▸ EXERCISE OBJECTIVE:
Omit every image, and transcribe the remaining entries exactly as given.

Records from a dataset:
━━━━━━━━━━
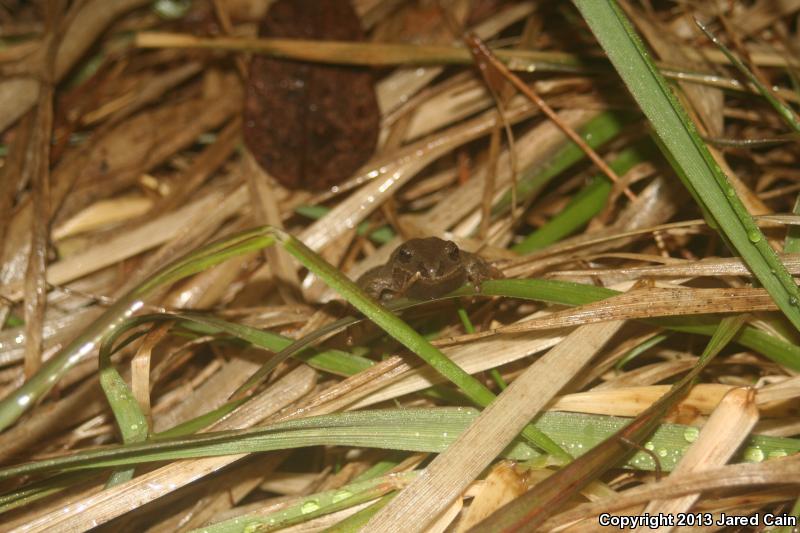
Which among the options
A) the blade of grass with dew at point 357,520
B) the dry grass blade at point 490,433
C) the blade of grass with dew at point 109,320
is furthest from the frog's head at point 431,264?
the blade of grass with dew at point 357,520

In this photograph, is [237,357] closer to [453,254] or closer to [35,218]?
[453,254]

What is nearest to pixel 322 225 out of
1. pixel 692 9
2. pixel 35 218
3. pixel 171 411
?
pixel 171 411

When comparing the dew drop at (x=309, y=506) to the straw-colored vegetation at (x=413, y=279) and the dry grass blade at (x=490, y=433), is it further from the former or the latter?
the dry grass blade at (x=490, y=433)

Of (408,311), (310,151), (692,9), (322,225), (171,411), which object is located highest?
(692,9)

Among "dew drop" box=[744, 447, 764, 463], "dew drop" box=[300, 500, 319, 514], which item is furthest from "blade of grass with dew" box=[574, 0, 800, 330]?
"dew drop" box=[300, 500, 319, 514]

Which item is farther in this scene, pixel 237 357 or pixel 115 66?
pixel 115 66

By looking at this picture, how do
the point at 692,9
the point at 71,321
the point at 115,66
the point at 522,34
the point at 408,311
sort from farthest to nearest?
the point at 115,66, the point at 522,34, the point at 692,9, the point at 71,321, the point at 408,311

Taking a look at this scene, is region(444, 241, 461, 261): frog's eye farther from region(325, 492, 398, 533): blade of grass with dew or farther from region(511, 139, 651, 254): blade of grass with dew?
region(325, 492, 398, 533): blade of grass with dew
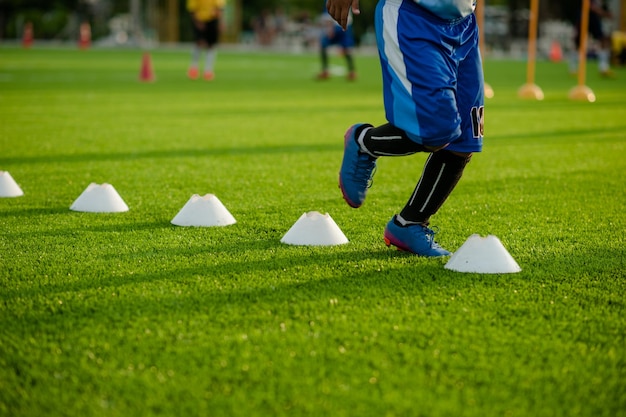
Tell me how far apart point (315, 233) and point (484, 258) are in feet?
2.80

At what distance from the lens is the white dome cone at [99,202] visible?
189 inches

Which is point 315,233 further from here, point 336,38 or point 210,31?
point 336,38

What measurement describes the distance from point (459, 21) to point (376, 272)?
3.65ft

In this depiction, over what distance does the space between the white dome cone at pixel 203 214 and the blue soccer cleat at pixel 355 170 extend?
86 centimetres

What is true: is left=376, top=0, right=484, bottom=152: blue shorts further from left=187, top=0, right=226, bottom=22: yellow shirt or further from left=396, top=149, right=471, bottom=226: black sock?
left=187, top=0, right=226, bottom=22: yellow shirt

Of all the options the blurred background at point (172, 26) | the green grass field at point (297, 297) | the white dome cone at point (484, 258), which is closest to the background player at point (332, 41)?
━━━━━━━━━━
▸ ANSWER FOR THIS EXERCISE:
Which among the options
A) the blade of grass with dew at point 357,520
B) the dry grass blade at point 490,433
C) the blade of grass with dew at point 109,320
is furthest from the frog's head at point 431,264?
the blade of grass with dew at point 357,520

In this photograph, is [237,357] closer to [453,254] or closer to [35,218]?
[453,254]

What is nearest to pixel 322 225 out of
1. pixel 692 9
2. pixel 35 218
3. pixel 171 411
?
pixel 171 411

When comparing the dew drop at (x=309, y=506) to the straw-colored vegetation at (x=413, y=279) and the dry grass blade at (x=490, y=433), is it further from the former or the latter?
the dry grass blade at (x=490, y=433)

Of (408,311), (310,151), (692,9), (322,225), (171,411), which object is located highest?
(692,9)

Among "dew drop" box=[744, 447, 764, 463], "dew drop" box=[300, 500, 319, 514], which item is furthest from "blade of grass with dew" box=[574, 0, 800, 330]?
"dew drop" box=[300, 500, 319, 514]

Which item is farther in this scene, pixel 237 357 or pixel 115 66?
pixel 115 66

By looking at this picture, how do
the point at 692,9
the point at 71,321
the point at 115,66
the point at 522,34
the point at 408,311
sort from farthest to nearest?
the point at 115,66, the point at 522,34, the point at 692,9, the point at 71,321, the point at 408,311

Taking a look at this scene, is region(444, 241, 461, 261): frog's eye farther from region(325, 492, 398, 533): blade of grass with dew or farther from region(511, 139, 651, 254): blade of grass with dew?
region(325, 492, 398, 533): blade of grass with dew
Tell me how far apart point (315, 233) and point (484, 258) are in feet?
2.80

At what distance from the lens is the white dome cone at [99,202] visible?
189 inches

Which is point 315,233 further from here, point 336,38 or point 210,31?
point 336,38

What measurement describes the distance from point (459, 21) to point (376, 272)?
3.65ft

In this depiction, over what distance does the space between the white dome cone at pixel 203 214 and the blue soccer cleat at pixel 355 170 extend?
86 centimetres

What is true: is left=376, top=0, right=484, bottom=152: blue shorts further from left=187, top=0, right=226, bottom=22: yellow shirt or further from left=396, top=149, right=471, bottom=226: black sock?
left=187, top=0, right=226, bottom=22: yellow shirt

Of all the options the blurred background at point (172, 26) | the green grass field at point (297, 297) | the white dome cone at point (484, 258), which is closest to the background player at point (332, 41)?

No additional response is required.